Preissler KarstenKarsten Preissler ist Pflegedienstdirektor an den Kliniken des Main-Taunus-Kreises und seit 1994 in den Krankenhäusern Bad Soden und Hofheim tätig. Der gelernte Fachkrankenpfleger für Intensivmedizin und Anästhesie hat sehr viel Erfahrung und kennt die unterschiedlichen Seiten des Berufes ganz genau.

vielfältig & komplex

„Berufliche Pflege ist sehr abwechslungsreich und viel komplexer als nur Helfen beim Essen und Trinken, helfen beim Waschen, beim Aufstehen, Hinlegen oder Anziehen. Das ist nur ein sehr kleiner Teil unserer Aufgaben.

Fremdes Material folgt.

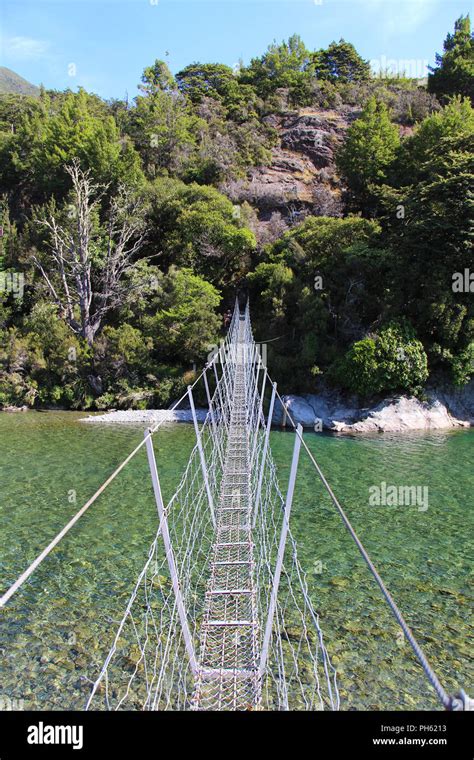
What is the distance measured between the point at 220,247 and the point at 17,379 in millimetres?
7225

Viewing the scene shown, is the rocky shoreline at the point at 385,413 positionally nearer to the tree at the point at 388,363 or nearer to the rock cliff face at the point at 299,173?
the tree at the point at 388,363

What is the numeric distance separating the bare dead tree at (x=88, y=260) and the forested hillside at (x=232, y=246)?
0.07 metres

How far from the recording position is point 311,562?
4250mm

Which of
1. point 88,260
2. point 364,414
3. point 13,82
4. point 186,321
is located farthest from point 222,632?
point 13,82

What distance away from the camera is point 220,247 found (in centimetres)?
1505

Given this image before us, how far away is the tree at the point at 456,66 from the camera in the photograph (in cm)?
2136

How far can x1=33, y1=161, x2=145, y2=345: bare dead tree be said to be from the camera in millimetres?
13273

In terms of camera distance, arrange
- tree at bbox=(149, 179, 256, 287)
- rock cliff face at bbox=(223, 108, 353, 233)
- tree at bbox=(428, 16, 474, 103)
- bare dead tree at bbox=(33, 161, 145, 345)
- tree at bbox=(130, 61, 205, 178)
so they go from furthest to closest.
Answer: tree at bbox=(428, 16, 474, 103) < tree at bbox=(130, 61, 205, 178) < rock cliff face at bbox=(223, 108, 353, 233) < tree at bbox=(149, 179, 256, 287) < bare dead tree at bbox=(33, 161, 145, 345)

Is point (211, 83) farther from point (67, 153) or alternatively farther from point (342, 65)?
point (67, 153)

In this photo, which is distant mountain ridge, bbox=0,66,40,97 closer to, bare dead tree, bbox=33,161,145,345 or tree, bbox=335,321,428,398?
bare dead tree, bbox=33,161,145,345

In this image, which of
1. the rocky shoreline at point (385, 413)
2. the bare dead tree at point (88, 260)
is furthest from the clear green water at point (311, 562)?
the bare dead tree at point (88, 260)

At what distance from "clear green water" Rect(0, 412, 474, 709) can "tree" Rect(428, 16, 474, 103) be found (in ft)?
68.2

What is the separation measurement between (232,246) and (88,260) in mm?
4386

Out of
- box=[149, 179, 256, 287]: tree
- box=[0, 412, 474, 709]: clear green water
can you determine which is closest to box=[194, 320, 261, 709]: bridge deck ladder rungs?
box=[0, 412, 474, 709]: clear green water
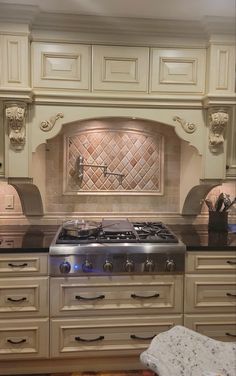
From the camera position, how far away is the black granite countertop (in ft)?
6.77

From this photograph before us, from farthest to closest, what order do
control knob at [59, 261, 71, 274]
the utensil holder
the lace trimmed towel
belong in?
the utensil holder
control knob at [59, 261, 71, 274]
the lace trimmed towel

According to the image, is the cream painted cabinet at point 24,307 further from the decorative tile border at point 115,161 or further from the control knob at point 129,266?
the decorative tile border at point 115,161

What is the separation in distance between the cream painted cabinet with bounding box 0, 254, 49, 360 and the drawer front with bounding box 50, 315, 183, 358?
96mm

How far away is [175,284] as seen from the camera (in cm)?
210

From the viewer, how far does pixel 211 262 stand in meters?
2.13

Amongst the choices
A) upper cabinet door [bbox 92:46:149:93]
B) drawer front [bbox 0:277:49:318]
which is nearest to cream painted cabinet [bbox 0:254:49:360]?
drawer front [bbox 0:277:49:318]

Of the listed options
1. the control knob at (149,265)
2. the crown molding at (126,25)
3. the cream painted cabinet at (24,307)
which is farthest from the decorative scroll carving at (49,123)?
the control knob at (149,265)

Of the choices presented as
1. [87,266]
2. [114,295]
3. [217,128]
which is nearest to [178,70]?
[217,128]

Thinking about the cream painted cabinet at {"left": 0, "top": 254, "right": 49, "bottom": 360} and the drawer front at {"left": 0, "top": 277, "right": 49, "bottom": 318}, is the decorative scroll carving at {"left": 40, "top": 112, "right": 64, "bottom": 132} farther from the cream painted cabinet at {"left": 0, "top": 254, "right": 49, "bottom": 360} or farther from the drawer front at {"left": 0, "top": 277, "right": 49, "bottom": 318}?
the drawer front at {"left": 0, "top": 277, "right": 49, "bottom": 318}

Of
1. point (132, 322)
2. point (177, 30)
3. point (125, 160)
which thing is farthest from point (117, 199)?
point (177, 30)

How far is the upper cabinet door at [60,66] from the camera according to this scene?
87.0 inches

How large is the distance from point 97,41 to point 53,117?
0.61m

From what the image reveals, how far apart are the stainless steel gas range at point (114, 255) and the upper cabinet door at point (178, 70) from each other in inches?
42.5

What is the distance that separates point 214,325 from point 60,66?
207 centimetres
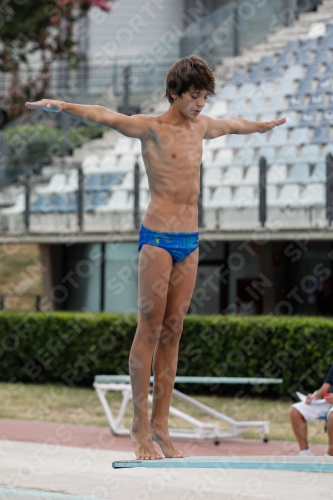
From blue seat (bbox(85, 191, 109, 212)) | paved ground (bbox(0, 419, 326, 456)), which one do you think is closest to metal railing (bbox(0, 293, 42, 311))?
blue seat (bbox(85, 191, 109, 212))

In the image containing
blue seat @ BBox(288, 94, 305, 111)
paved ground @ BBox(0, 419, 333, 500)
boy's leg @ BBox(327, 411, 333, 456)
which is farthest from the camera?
blue seat @ BBox(288, 94, 305, 111)

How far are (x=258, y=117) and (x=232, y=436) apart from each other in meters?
9.08

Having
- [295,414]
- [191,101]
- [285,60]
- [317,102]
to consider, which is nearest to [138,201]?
[317,102]

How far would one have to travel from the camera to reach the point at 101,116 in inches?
217

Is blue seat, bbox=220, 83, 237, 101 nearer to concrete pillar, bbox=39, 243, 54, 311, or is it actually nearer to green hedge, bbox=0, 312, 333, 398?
concrete pillar, bbox=39, 243, 54, 311

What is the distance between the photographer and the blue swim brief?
5.69m

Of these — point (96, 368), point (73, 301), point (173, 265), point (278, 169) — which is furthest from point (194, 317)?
point (173, 265)

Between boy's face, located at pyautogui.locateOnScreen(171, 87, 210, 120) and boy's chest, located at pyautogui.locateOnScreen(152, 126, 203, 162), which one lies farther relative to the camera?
boy's chest, located at pyautogui.locateOnScreen(152, 126, 203, 162)

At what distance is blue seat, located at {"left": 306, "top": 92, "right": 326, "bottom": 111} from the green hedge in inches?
206

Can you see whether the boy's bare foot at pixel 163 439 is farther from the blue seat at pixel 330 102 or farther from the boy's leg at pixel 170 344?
the blue seat at pixel 330 102

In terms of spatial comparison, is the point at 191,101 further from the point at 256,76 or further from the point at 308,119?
the point at 256,76

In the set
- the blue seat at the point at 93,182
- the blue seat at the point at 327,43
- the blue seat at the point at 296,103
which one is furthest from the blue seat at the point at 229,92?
the blue seat at the point at 93,182

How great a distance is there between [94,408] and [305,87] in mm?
8119

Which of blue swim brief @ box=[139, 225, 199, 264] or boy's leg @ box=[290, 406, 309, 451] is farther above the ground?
blue swim brief @ box=[139, 225, 199, 264]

In diesem einen Beruf stecken sehr viele Möglichkeiten: Man kann in der Betreuung und Versorgung körperlich erkrankter, aber auch seelisch erkrankter Menschen tätig werden. Man kann mit Kindern oder Erwachsenen arbeiten, mit Patienten, die nur wenige Stunden bleiben, oder in Abteilungen, in denen Menschen weite Strecken ihres Lebens verbringen. Dabei verbindet man täglich Menschlichkeit und Empathie mit moderner Technik. Beruflich Pflegende tragen eine große Verantwortung und brauchen ein aktuelles, komplexes Wissen: pflegerisches wie medizinisches.

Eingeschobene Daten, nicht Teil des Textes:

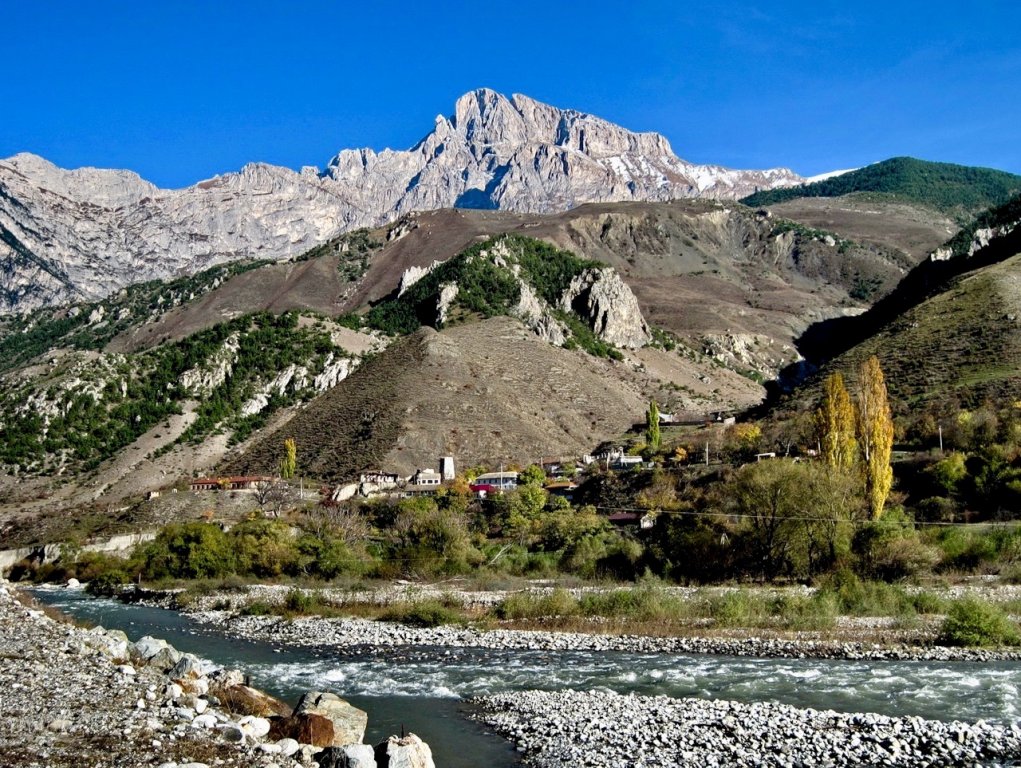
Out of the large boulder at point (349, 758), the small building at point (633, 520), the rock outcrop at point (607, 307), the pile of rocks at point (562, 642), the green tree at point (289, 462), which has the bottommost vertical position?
the pile of rocks at point (562, 642)

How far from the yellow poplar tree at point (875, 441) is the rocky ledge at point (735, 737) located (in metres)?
26.8

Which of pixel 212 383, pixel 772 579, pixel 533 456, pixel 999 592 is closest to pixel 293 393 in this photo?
pixel 212 383

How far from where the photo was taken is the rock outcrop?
14462 cm

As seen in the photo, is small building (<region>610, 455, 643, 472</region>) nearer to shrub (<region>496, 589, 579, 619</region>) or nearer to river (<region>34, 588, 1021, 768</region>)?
shrub (<region>496, 589, 579, 619</region>)

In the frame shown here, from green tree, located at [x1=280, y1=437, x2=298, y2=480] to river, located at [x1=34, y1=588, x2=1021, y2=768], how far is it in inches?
2212

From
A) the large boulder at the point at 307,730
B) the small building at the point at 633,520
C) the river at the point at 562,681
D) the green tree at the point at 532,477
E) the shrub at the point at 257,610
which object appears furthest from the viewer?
the green tree at the point at 532,477

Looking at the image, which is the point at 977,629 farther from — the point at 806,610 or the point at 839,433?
the point at 839,433

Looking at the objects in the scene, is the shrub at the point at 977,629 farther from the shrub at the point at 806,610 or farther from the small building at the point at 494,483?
the small building at the point at 494,483

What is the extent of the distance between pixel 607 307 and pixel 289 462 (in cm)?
7288

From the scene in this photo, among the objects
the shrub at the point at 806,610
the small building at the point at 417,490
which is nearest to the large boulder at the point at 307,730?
the shrub at the point at 806,610

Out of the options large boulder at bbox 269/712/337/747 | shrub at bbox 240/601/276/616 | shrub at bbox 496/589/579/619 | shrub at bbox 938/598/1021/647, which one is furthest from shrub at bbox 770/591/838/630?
shrub at bbox 240/601/276/616

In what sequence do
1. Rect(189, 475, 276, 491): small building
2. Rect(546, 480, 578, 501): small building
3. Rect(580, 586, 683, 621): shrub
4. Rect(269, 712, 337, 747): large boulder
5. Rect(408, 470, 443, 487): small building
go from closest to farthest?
1. Rect(269, 712, 337, 747): large boulder
2. Rect(580, 586, 683, 621): shrub
3. Rect(546, 480, 578, 501): small building
4. Rect(408, 470, 443, 487): small building
5. Rect(189, 475, 276, 491): small building

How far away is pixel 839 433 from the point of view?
153 feet

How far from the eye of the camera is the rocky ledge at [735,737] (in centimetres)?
1627
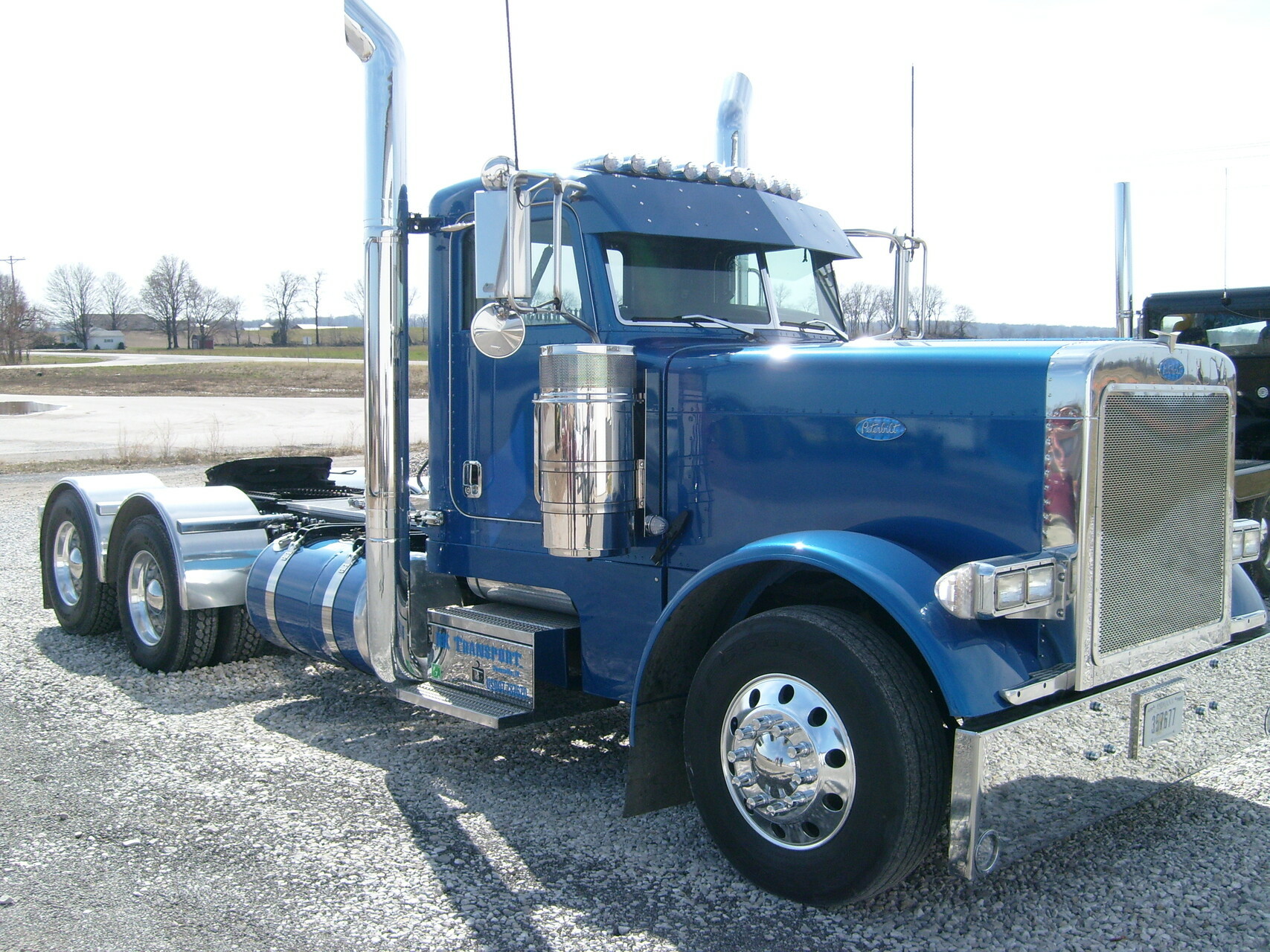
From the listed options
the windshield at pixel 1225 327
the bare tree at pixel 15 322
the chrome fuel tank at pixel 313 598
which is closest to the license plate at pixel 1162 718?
the chrome fuel tank at pixel 313 598

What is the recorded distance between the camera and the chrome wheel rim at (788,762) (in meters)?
3.21

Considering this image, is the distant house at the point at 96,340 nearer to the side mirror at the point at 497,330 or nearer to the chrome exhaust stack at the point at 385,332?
the chrome exhaust stack at the point at 385,332

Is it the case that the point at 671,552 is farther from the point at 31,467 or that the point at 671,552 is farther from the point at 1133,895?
the point at 31,467

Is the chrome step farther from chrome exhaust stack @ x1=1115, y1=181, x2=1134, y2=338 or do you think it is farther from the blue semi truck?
chrome exhaust stack @ x1=1115, y1=181, x2=1134, y2=338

Nicht vergessen werden sollte auch die große Abwechslung im Arbeitsalltag in den Krankenhäusern, weil auf den Stationen Patienten der verschiedenen Fachgebiete mit unterschiedlichen Erkrankungen betreut werden.“

sozial & menschlich

„Berufliche Pflege ist für jemanden, der gerne mit Menschen zusammenarbeitet, eine sehr gute Wahl. Man sieht über einen längeren Zeitraum, oft aber auch schon nach wenigen Augenblicken, die Ergebnisse seiner Arbeit: Patienten und deren Angehörige geben oft eine direkte Rückmeldung zu dem, was man gerade sagt oder tut. Die soziale und menschliche Nähe, die der Beruf mit sich bringt, ist sehr bereichernd. Es ist ein wirklich gutes Gefühl, eine so sinnvolle Tätigkeit auszuüben!

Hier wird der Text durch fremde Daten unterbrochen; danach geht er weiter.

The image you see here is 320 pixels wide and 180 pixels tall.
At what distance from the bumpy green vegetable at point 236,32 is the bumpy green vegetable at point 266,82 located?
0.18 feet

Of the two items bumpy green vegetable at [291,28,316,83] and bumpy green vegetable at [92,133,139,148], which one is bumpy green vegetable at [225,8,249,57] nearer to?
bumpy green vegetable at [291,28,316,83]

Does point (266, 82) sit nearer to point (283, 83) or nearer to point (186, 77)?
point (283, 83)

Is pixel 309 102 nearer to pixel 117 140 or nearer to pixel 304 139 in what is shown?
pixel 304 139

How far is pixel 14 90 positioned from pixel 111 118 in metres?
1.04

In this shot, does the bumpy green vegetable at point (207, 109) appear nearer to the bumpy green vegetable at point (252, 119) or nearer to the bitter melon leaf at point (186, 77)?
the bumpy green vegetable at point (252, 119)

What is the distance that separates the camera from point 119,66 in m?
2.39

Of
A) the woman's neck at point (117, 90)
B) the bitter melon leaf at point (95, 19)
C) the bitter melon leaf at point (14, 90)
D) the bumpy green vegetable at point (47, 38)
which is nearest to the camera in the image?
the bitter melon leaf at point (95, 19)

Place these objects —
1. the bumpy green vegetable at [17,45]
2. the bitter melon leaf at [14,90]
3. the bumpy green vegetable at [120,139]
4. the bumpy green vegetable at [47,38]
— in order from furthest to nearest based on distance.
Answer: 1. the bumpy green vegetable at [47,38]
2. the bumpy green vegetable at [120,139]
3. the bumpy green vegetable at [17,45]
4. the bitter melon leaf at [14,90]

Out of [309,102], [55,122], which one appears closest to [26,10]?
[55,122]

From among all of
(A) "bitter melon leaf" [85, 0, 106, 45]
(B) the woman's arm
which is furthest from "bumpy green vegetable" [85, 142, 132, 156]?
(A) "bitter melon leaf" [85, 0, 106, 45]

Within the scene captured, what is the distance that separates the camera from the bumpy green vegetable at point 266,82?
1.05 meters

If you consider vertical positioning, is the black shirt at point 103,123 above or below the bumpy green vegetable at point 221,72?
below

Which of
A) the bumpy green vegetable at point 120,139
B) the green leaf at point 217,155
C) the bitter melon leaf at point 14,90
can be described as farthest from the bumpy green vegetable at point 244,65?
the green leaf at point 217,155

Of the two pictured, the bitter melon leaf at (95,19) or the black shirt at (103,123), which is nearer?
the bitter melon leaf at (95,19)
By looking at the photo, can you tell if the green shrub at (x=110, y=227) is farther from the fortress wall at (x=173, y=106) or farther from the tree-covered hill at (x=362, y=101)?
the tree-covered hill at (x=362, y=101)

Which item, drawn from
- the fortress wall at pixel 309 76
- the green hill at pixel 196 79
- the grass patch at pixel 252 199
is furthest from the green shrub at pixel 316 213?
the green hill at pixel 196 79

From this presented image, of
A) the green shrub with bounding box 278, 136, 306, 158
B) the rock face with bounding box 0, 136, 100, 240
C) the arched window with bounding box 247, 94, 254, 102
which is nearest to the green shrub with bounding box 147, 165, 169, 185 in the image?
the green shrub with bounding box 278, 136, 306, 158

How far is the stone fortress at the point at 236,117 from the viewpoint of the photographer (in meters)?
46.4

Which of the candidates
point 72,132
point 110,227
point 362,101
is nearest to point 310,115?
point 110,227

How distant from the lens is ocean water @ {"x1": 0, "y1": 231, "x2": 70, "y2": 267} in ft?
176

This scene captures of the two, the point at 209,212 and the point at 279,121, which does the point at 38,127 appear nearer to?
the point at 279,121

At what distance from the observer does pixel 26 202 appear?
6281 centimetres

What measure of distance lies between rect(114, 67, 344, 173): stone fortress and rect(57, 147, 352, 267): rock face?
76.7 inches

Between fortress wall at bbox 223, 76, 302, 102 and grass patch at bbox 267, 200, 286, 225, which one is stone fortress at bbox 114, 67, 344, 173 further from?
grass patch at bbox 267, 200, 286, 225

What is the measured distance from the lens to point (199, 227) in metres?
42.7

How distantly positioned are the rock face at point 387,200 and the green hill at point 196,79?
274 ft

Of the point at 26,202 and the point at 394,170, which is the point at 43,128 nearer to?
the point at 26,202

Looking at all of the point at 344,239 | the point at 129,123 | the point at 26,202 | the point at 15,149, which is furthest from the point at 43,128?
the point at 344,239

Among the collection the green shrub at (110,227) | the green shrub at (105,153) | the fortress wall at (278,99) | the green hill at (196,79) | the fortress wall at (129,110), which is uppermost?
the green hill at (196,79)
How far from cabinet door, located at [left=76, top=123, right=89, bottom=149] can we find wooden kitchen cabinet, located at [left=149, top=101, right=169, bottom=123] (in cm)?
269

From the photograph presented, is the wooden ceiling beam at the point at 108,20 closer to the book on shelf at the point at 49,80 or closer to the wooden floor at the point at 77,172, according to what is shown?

Und der Beruf ist Teamarbeit: Zusammen mit Ärzten, Therapeuten und Angehörigen verfolgen wir ein gemeinsames Ziel. Auch das sorgt dafür, dass unsere Arbeit immer wieder anders ist, weil wir unsere Tätigkeiten in unterschiedlichen Teams für unterschiedliche Personen erbringen.“

sicher & zukunftsweisend

„Ganz besonders gefällt mir, dass ich immer noch jeden Tag etwas Neues lerne und dieses frische Wissen im Laufe der Zeit mit immer mehr Berufserfahrung verbinden kann. Zahlreiche Bildungsmaßnahmen sorgen außerdem dafür, dass man sich im Beruf kontinuierlich fort- und weiterbilden kann. Die Möglichkeiten der Spezialisierung sind wohl in kaum einem anderen Beruf so vielfältig. Zahlreiche Fachhochschulen bieten mittlerweile Studiengänge in Pflegepädagogik, Pflegewissenschaft oder Pflegemanagement an. So absolvieren einige unserer Azubis eine duale Ausbildung und studieren an der Katholischen Hochschule Mainz, mit der wir zusammenarbeiten, den Bachelor-Studiengang - Gesundheit und Pflege. Eine Ausbildung in der Gesundheits- und Krankenpflege wird ebenfalls im Ausland anerkannt, so dass einem auch da alle Möglichkeiten offen stehen. Und wer in Deutschland bleibt, kann davon ausgehen, dass er einen Beruf erlernt, der jetzt und in Zukunft absolut sicher ist. Die Menschen in unserem Land leben immer länger - Pflegefachkräfte werden auch künftig sehr gesucht sein. Wer bei uns in Bad Soden seine Ausbildung mit sehr gutem oder gutem Ergebnis abschließt, hat nicht nur einen Arbeitsplatz in den Kliniken sicher, er erhält auch ein finanzielle Zulage, die Ansporn für erfolgreiches Lernen sein soll.“

Und die Kehrseite?

„Ja, der Job ist mit körperlichen und seelischen Anstrengungen verbunden. Schichtdienste, das Erleben von Krankheit oder die Begleitung sterbender Patienten sind natürlich besondere Herausforderungen. Damit ist man aber nicht allein – besonders von den erfahrenen Kolleginnen und Kollegen kann man viel lernen! Und unser Beruf lässt Individualität zu, ist erfüllend und in der Bevölkerung sehr angesehen."